Design, synthesis and anti-breast cancer properties of butyric ester tethered dihydroartemisinin-isatin hybrids

• Published in: Medicinal chemistry research Vol. 32; no. 4; pp. 705 - 712
• Main Authors: Zhao, Shijia, Zhang, Xiaoyan, Tang, Min, Liu, Xiaocheng, Deng, Jialun, Zhou, Wei, Xu, Zhi
• Format: Journal Article
• Language: English
• Published: New York Springer US 2023; Springer Nature B.V
• Subjects: Biochemistry; Biomedical and Life Sciences; Biomedicine; Bioorganic Chemistry; Breast cancer; Cytotoxicity; Dihydroartemisinin; Hybrids; Inorganic Chemistry; Medicinal Chemistry; Original Research; Pharmacology/Toxicology; Selectivity; Toxicity; Tumor cell lines; breast cancer; hybrid molecules; drug resistance; dihydroartemisinin; isatin
• ISSN: 1054-2523; 1554-8120
• DOI: 10.1007/s00044-023-03030-0

Fifteen novel butyric ester tethered dihydroartemisinin-isatin hybrids 4a-d and 5a-k were designed, synthesized, and evaluated for cytotoxicity against four human breast cancer cell lines, including MCF-7, MDA-MB-231, MCF-7/ADR and MDA-MB-231/ADR using the MTT method.

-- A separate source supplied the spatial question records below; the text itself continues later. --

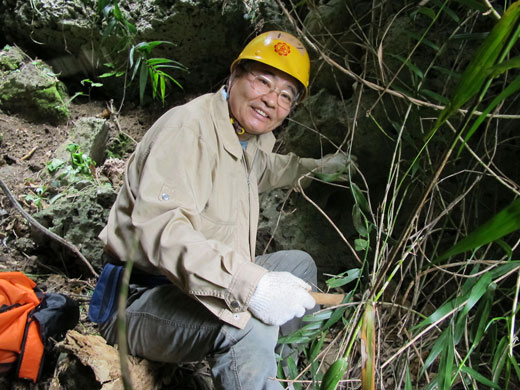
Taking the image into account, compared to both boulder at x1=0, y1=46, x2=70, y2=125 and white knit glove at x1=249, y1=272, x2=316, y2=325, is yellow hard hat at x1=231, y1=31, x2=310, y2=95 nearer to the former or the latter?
white knit glove at x1=249, y1=272, x2=316, y2=325

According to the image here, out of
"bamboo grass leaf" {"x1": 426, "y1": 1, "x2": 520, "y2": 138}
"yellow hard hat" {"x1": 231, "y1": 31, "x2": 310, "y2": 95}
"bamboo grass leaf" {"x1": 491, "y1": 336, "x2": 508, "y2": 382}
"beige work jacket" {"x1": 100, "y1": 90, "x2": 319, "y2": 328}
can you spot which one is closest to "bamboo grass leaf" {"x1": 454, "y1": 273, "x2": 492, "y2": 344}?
"bamboo grass leaf" {"x1": 491, "y1": 336, "x2": 508, "y2": 382}

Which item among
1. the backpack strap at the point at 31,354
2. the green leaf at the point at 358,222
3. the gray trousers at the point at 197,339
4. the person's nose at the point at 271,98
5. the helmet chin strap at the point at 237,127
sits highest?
the person's nose at the point at 271,98

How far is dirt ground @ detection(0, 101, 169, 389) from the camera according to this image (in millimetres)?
2273

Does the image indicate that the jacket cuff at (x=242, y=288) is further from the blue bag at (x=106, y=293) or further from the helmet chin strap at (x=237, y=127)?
the helmet chin strap at (x=237, y=127)

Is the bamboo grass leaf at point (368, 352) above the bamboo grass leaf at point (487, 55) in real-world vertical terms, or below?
below

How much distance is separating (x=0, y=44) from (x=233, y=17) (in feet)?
7.71

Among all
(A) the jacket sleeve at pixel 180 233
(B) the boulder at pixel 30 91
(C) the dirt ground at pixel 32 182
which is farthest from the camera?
(B) the boulder at pixel 30 91

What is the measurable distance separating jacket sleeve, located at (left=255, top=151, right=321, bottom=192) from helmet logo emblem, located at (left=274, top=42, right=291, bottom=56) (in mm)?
535

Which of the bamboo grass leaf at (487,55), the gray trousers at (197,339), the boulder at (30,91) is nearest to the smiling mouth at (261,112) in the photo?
the gray trousers at (197,339)

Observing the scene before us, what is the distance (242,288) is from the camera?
128cm

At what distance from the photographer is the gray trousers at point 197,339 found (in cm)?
133

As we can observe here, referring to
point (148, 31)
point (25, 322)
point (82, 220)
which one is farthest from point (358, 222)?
point (148, 31)

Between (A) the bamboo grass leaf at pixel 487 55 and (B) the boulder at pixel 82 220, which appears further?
(B) the boulder at pixel 82 220

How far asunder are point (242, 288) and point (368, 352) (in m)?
0.50
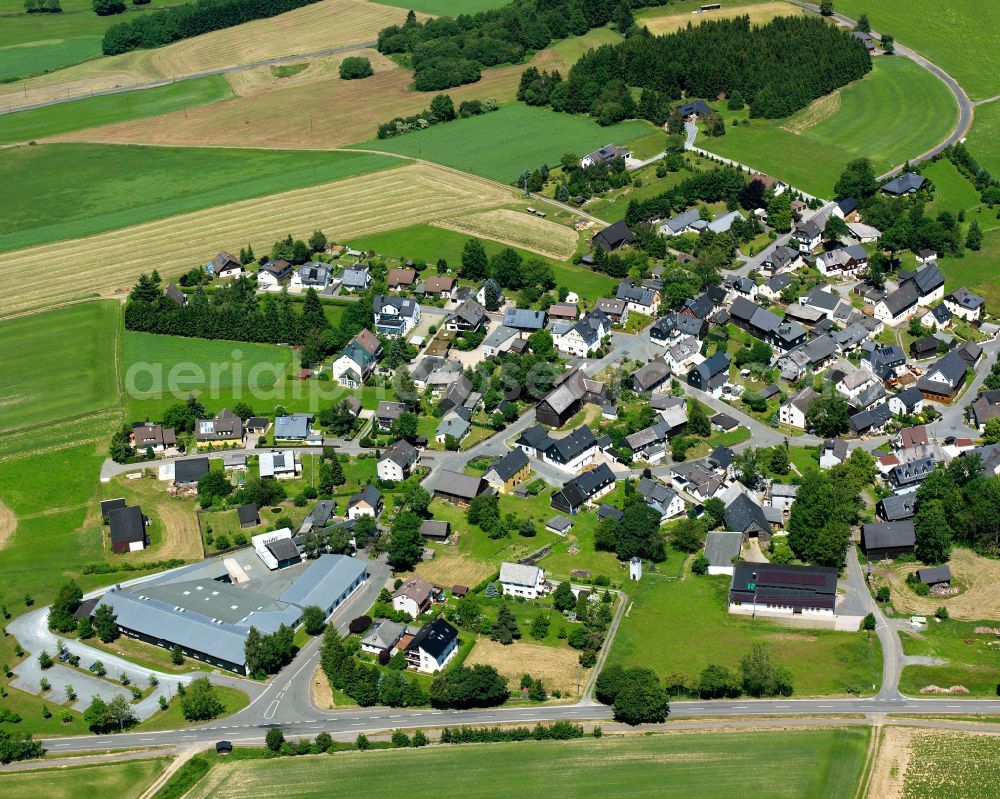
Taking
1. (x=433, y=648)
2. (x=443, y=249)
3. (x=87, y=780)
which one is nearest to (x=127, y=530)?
(x=87, y=780)

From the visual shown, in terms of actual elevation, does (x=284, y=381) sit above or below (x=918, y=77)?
below

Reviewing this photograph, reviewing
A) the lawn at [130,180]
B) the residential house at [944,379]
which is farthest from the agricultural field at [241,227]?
the residential house at [944,379]

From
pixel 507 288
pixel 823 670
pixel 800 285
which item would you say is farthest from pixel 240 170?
pixel 823 670

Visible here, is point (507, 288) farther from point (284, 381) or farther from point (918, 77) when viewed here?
point (918, 77)

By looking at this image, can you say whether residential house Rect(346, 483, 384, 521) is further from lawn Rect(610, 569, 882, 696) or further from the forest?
the forest

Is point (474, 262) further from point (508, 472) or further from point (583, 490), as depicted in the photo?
point (583, 490)

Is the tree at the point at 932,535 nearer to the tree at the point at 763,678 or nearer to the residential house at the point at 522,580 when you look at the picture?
the tree at the point at 763,678

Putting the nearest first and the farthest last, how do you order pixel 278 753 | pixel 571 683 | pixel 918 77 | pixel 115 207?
1. pixel 278 753
2. pixel 571 683
3. pixel 115 207
4. pixel 918 77
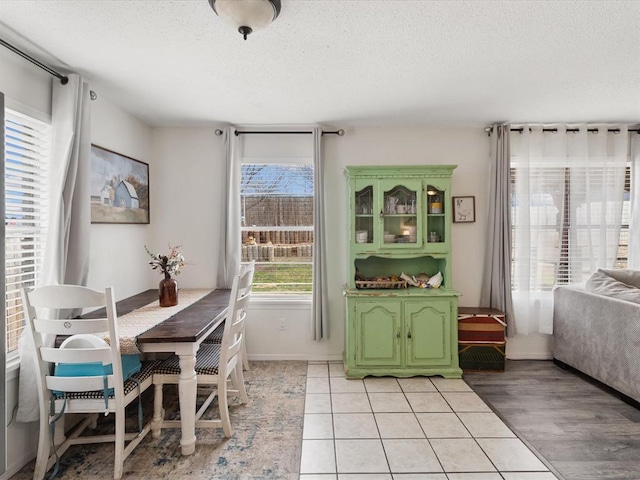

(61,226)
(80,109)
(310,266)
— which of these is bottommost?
(310,266)

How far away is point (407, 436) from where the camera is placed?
2.23m

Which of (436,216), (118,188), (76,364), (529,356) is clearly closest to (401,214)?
(436,216)

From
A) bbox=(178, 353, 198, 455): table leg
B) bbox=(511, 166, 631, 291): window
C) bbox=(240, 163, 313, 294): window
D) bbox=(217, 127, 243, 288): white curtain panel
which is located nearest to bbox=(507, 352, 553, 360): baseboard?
bbox=(511, 166, 631, 291): window

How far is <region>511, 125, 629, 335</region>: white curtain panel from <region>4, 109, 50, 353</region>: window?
397 cm

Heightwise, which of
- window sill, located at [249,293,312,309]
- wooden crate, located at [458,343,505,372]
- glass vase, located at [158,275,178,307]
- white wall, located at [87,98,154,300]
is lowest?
wooden crate, located at [458,343,505,372]

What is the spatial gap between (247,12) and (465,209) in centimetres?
281

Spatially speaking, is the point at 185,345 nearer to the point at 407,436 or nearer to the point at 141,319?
the point at 141,319

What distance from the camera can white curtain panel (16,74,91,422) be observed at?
2.13m

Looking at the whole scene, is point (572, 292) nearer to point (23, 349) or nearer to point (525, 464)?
point (525, 464)

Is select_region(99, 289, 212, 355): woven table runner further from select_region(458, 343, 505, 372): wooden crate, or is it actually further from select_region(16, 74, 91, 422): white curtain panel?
select_region(458, 343, 505, 372): wooden crate

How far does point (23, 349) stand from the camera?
196 cm

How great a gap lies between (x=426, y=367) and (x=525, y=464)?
120 centimetres

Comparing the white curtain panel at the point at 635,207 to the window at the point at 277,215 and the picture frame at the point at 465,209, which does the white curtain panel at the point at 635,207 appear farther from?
the window at the point at 277,215

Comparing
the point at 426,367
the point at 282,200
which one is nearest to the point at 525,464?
the point at 426,367
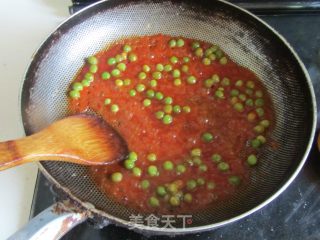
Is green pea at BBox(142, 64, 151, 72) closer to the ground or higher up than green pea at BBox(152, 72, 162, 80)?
higher up

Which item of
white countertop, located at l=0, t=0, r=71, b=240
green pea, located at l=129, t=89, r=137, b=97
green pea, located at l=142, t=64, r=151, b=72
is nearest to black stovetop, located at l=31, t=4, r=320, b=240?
white countertop, located at l=0, t=0, r=71, b=240

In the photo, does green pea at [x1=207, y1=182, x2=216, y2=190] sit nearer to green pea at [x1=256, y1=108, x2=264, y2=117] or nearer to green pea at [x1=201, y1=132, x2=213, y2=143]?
green pea at [x1=201, y1=132, x2=213, y2=143]

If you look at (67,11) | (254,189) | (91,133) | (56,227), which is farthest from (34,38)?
(254,189)

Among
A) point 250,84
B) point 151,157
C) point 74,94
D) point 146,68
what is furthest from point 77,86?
point 250,84

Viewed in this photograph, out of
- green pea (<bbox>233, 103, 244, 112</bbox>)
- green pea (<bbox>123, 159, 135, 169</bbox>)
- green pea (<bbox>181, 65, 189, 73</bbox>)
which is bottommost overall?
green pea (<bbox>123, 159, 135, 169</bbox>)

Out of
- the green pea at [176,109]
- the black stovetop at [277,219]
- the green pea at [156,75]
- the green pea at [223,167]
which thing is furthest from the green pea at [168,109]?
the black stovetop at [277,219]

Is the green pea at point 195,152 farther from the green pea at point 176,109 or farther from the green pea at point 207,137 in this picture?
the green pea at point 176,109

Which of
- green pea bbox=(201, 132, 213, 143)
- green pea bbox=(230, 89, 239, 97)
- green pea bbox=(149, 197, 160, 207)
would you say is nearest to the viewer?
green pea bbox=(149, 197, 160, 207)
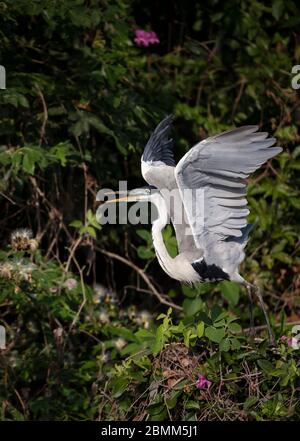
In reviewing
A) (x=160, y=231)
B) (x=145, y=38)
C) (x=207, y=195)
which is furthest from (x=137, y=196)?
(x=145, y=38)

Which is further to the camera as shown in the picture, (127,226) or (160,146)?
(127,226)

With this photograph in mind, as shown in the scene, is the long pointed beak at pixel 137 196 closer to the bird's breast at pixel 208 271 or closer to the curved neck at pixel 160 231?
the curved neck at pixel 160 231

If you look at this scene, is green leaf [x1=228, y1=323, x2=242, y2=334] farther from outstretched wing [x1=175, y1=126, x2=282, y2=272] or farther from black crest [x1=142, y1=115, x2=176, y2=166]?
black crest [x1=142, y1=115, x2=176, y2=166]

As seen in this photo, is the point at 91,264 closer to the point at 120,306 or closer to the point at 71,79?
the point at 120,306

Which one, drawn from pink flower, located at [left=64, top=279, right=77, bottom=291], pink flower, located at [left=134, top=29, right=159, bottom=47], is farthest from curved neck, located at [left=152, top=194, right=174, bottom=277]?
pink flower, located at [left=134, top=29, right=159, bottom=47]

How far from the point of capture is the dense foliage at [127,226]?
312 cm

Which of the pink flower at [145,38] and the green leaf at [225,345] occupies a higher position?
the pink flower at [145,38]

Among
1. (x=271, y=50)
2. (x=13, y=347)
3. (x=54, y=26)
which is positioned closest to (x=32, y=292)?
(x=13, y=347)

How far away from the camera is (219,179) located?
10.9ft

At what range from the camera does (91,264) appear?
179 inches

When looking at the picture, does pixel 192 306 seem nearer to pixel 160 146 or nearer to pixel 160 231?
pixel 160 231

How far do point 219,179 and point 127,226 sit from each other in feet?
4.65

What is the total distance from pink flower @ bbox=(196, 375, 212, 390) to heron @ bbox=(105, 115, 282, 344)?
0.38 meters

A significant part of them were active against the four tested cancer cell lines, and the representative hybrid 5b (IC 50 : 1.27 µM) was 14.88 -> 78.74 times more active than adriamycin (IC 50 : 18.90 µM), DHA (IC 50 : 28.28 µM) and ART (IC 50 : > 100 µM) against MCF-7 breast cancer cells, whereas hybrid 5c (IC 50 : 2.39 and 3.95 µM) was superior to adriamycin (IC 50 : 3.38 and >100 µM), DHA (IC 50 : 48.80 and 82.78 µM) and ART (IC 50 : >100 and >100 µM) against MDA-MB-231 and MDA-MB-231/ADR breast cancer cell lines. Moreover, the selected hybrids (IC 50 : >100 µM) displayed non-cytotoxicity towards normal MCF-10A breast cells, and the SI values of hybrids 5b,c were >78.74 and >41.84 respectively, demonstrating their excellent selectivity and safety profiles. Accordingly, hybrids 5b,c could serve as promising anti-breast cancer candidates and deserved further preclinical evaluations.